─── 読む文章
秋田県唯一の世界自然遺産「白神山地」の町・藤里町。最大の見所は手つかずの大自然

藤里町(ふじさとまち)は、秋田県北部、北側を青森県に接し、面積は約2万8,200㏊(ヘクタール・以降㏊表記/282平方キロメートル)で、約90%が森に覆われている自然豊かな町です。そのうちの約4,344㏊が世界自然遺産「白神(しらかみ)山地」で、町全体が広い意味での白神山地エリアに含まれています。


「白神山地」が生活の一部。「白神山地」を愛し、守っている藤里の人々

白神山地
白神山地の世界自然遺産登録箇所(秋田県部分) ©東北森林管理局

藤里町の標高は一番低い矢坂地区で110mあまり、最高地点は藤里駒ヶ岳(ふじさとこまがだけ)で標高1,158mです。標高1,000m以上の高山が連なる青森県境地域は藤里駒ヶ岳を除いてほとんどが世界遺産「白神山地」に登録されていて、その核心地域(コアゾーン)2,466㏊(秋田県側)は、入山が禁止され厳重に保護・管理されています。(青森県側の核心地域は入林許可申請し許可された人のみ入山可)。核心地域の周辺には世界自然遺産に含まれる1,878㏊の緩衝地域(バッファゾーン)があり、入山可能で核心地域を守る役割をしています。

藤里町は、旧藤琴村(ふじことむら)と旧粕毛村(かすげむら)が合併してできた町で、人口は約2,400人(2025年8月秋田県統計)となっています。


江戸時代には久保田藩の繁栄に寄与し、昭和30年代まで採掘された「太良鉱山」

藤里エリアは、秋田県でも最も森が深く、大半が山岳地帯のため、歴史に登場することはほとんどないのですが、唯一「太良鉱山(だいらこうざん)」は、良質な鉛や亜鉛を産出する鉱山として、江戸時代半ば以降脚光を浴びる存在でした。

「太良鉱山」の開山は、一説によると平安時代や鎌倉時代とも伝承されていますが、戦国時代から江戸初期頃との記述も残っていてはっきりとはしていません。江戸時代初期には銀山として知られていたようです。
──────
> **問題**
藤里町についての文章のうち、「江戸時代には久保田藩の繁栄に寄与し、昭和30年代まで採掘された「太良鉱山」」から始まり「として知られていたようです。」まで続く部分を、「太良鉱山」を「太良の鉱山」に入れ替えて書き直してください。 この先に並ぶ行は、今回の作業とは関係ありません。
─── データ行
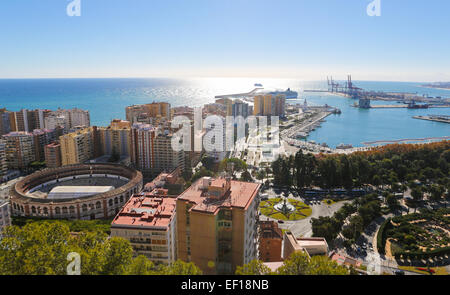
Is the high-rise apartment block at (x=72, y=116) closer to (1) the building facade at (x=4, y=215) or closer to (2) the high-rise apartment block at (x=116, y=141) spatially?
──────
─── データ行
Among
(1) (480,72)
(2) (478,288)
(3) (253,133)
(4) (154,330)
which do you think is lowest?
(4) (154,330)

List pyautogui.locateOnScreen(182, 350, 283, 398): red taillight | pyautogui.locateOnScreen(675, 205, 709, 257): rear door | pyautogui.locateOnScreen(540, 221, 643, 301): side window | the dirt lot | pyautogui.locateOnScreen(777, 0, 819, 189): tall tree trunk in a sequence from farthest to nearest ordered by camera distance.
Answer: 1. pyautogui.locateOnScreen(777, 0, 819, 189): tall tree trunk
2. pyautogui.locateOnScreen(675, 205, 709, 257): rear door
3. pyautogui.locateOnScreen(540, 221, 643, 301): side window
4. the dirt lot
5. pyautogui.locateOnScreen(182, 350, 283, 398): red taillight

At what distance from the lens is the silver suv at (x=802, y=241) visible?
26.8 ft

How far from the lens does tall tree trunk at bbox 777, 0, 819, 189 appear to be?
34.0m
──────
─── データ行
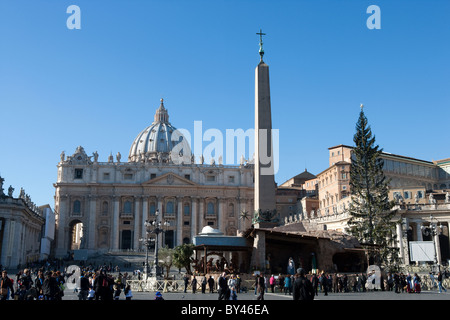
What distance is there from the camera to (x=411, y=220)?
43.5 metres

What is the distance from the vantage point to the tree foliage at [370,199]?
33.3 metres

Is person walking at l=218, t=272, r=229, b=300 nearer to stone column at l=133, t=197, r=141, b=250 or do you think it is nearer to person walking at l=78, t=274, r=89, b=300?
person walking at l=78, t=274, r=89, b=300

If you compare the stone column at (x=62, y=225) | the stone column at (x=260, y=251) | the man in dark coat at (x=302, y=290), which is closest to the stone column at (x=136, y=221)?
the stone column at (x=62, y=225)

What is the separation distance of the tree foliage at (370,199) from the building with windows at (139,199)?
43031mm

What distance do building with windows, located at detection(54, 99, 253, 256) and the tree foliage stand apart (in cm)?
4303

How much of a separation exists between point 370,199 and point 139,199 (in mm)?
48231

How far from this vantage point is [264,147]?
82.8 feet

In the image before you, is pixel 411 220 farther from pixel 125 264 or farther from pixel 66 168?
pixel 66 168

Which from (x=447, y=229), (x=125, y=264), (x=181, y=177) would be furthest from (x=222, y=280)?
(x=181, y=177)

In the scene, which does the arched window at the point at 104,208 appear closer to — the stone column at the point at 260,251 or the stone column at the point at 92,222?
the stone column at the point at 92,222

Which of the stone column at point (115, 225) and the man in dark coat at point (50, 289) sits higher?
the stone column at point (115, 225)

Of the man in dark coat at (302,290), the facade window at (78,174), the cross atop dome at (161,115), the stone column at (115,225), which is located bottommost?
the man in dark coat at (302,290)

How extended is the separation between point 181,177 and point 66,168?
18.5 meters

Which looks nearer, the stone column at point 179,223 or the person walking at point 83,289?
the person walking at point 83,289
──────
> **解答**
江戸時代には久保田藩の繁栄に寄与し、昭和30年代まで採掘された「太良の鉱山」

藤里エリアは、秋田県でも最も森が深く、大半が山岳地帯のため、歴史に登場することはほとんどないのですが、唯一「太良の鉱山(だいらこうざん)」は、良質な鉛や亜鉛を産出する鉱山として、江戸時代半ば以降脚光を浴びる存在でした。

「太良の鉱山」の開山は、一説によると平安時代や鎌倉時代とも伝承されていますが、戦国時代から江戸初期頃との記述も残っていてはっきりとはしていません。江戸時代初期には銀山として知られていたようです。